An interesting post, but IMHO, it's irrationally exuberant in its lack
of appreciation for how insanely hard AI has been, as demonstrated
during the past 40 years of lots of very smart people making very slow
progress in the development of intelligent systems.
Mike Laub wrote:
> I think that we have already created artificial intelligence on the
> internet, we just need to give him/her a way of speaking. I would like
> to call this The first steps towards creating this artificial
> intelligence came from Google when they made the algorithm that
> promotes the best sites to the top of a search result.
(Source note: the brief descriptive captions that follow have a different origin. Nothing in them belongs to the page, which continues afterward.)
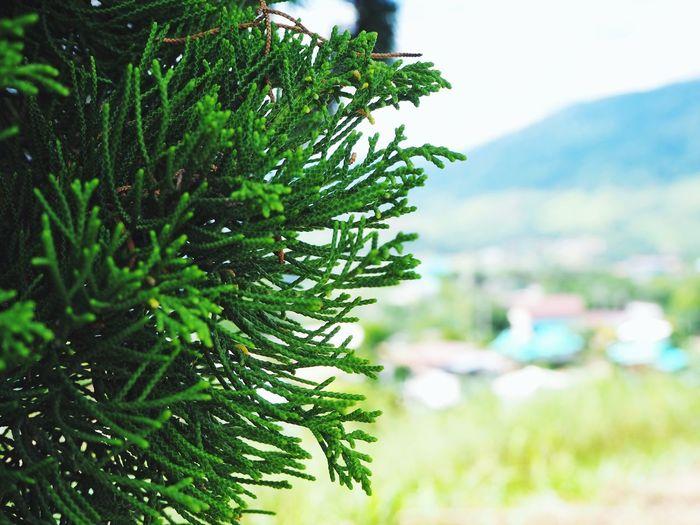 Pine Tree Close-up Tree Close-up Sky Green Color Plant Plant Life
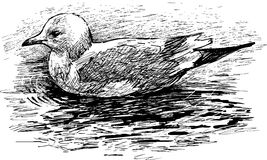 Floating bird. Vector image of a floating sea gull Stock Image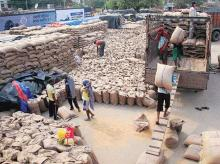 NCML to invest Rs 506 cr in grain silos in India, IFC to back the project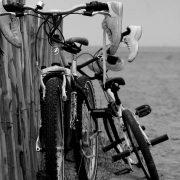 Compagni di viaggio, fotografia di Maria Teresa Ambrosi, 2012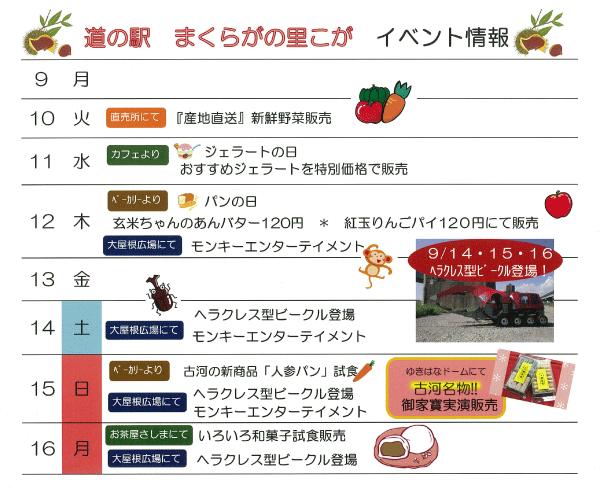 item_08.png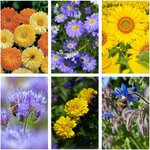 Flowers for The Bees Seed Pack (6 Varieties) $12 (Was $21) + Free Shipping (Excludes WA & NT) @ Veggie Garden Seeds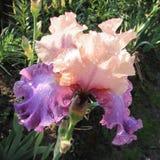 Iris na regen Royalty-vrije Stock Foto's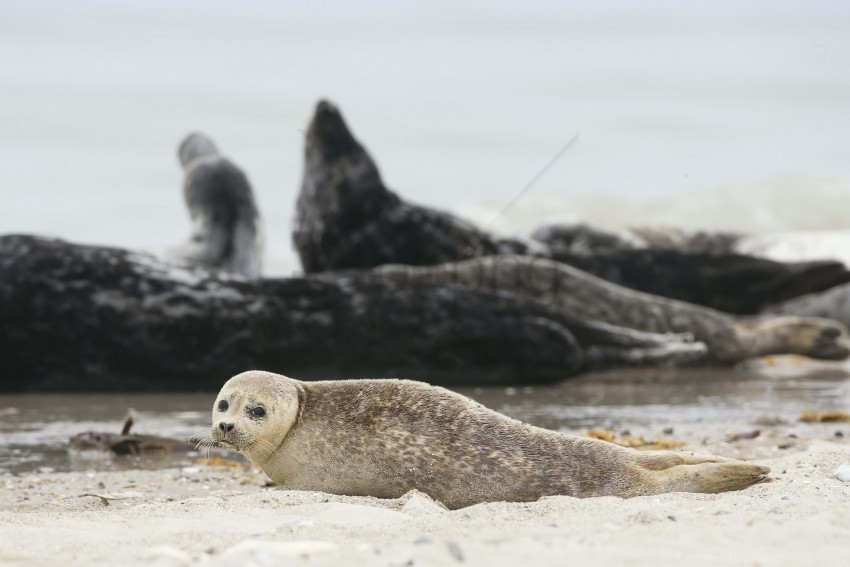 free PNG animal, blur, fur seal, sand wallpaper background best stock photos PNG images transparent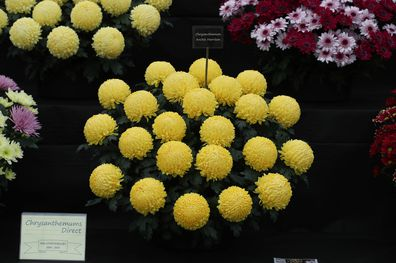 Chrysanthemum Archie Harrison, named to celebrate the birth of the the Duke and Duchess of Sussex first child, on display at the RHS Chelsea Flower Show at the Royal Hospital Chelsea, London.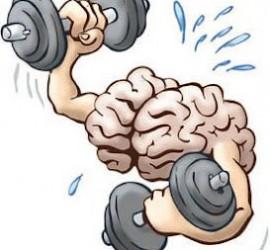 exercise fatigue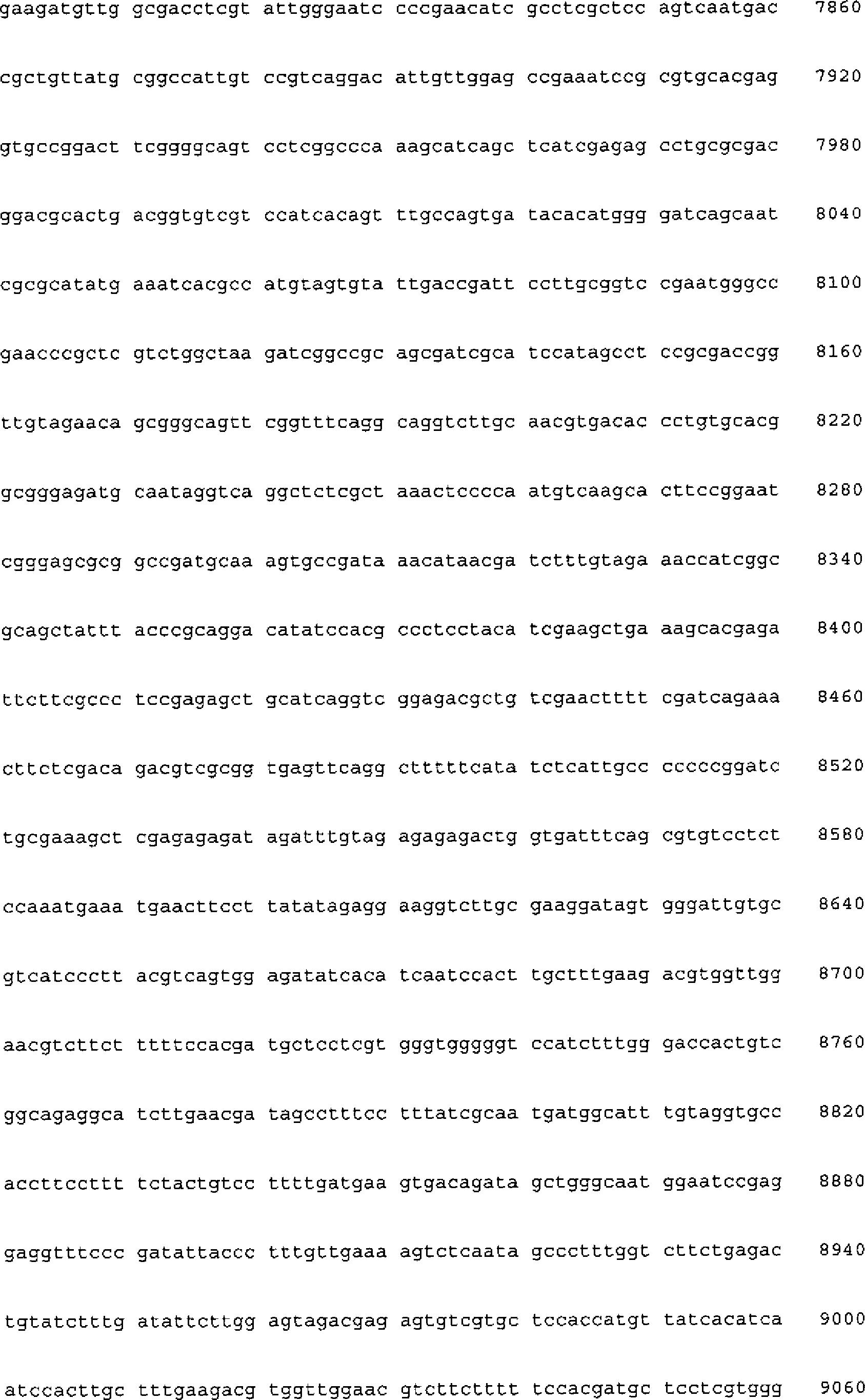 Contemporary Sequenzierung Einer Tabelle 3Klasse Photo ...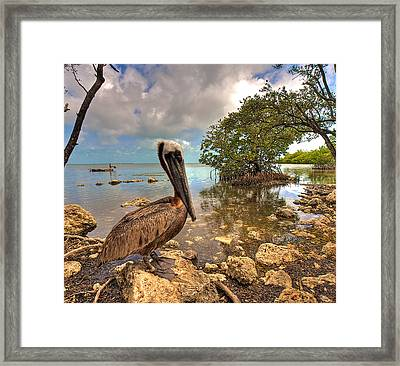 Pelican In The Florida Keys Framed Print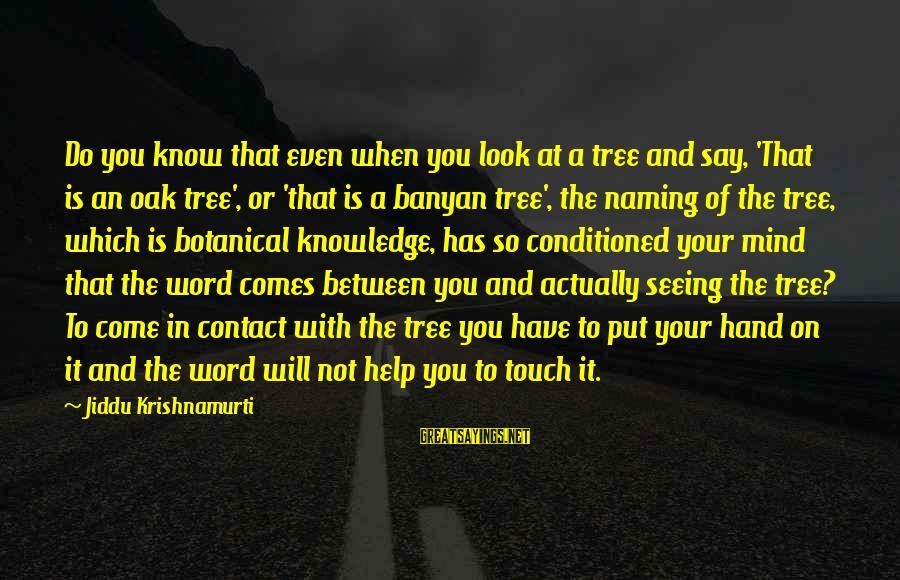 Tree Knowledge Sayings By Jiddu Krishnamurti: Do you know that even when you look at a tree and say, 'That is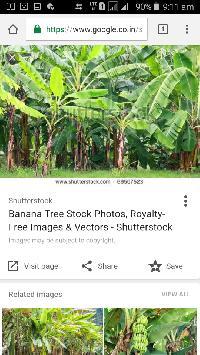 Fresh Banana Leave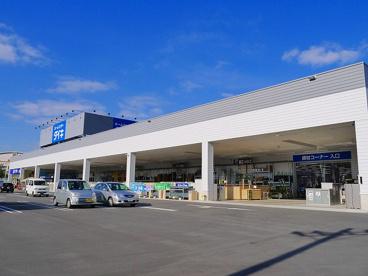 ホームセンターダイキ 富雄南店の画像3
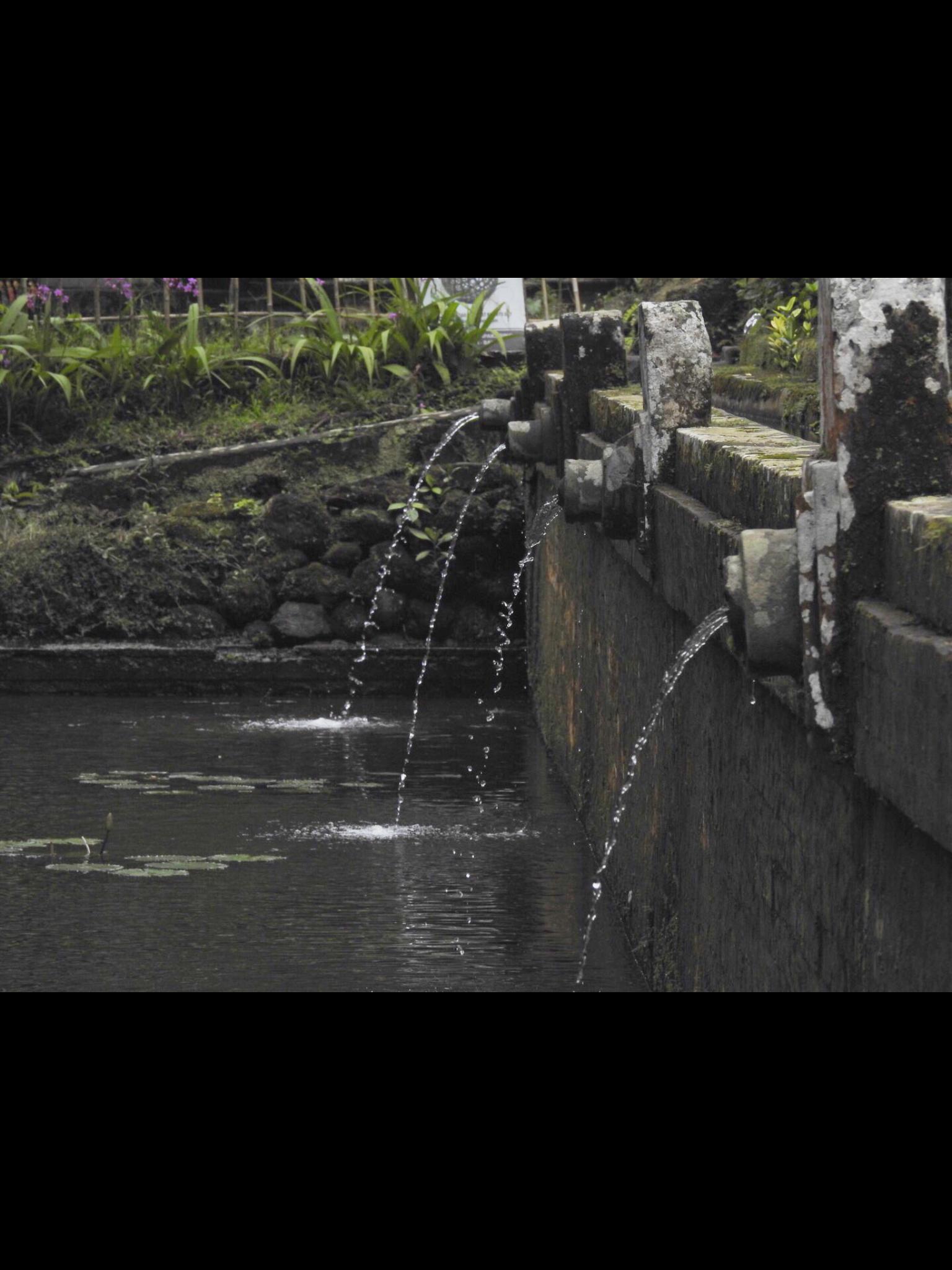 Holy Water of Tampaksiring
IMHO, Google's algorithm has little in common with AI. If you look
into the founders of Google and the origins of their ranking
algorithm, you'll find that Brin and Page were Stanford grad students
working in data mining, and that their big idea is based on trivial
syntactic correlation between words, their locality in documents or
web pages, and the number of incoming web links, and not the
underpinnings of AI: causation, semantics, cognition.
Imagine building an intelligent framework does not recognize the
existence or value of cause and effect, does not comprehend any
subtleties of "meaning", and does employ any mechanisms of thought.
In the absence of these fundamental underpinnings of "intelligence"
(and many, many more), Google's inherent limitations reduce its
potential to build intelligent system into recognizing static patterns
of word forms that are "alike" and "popular".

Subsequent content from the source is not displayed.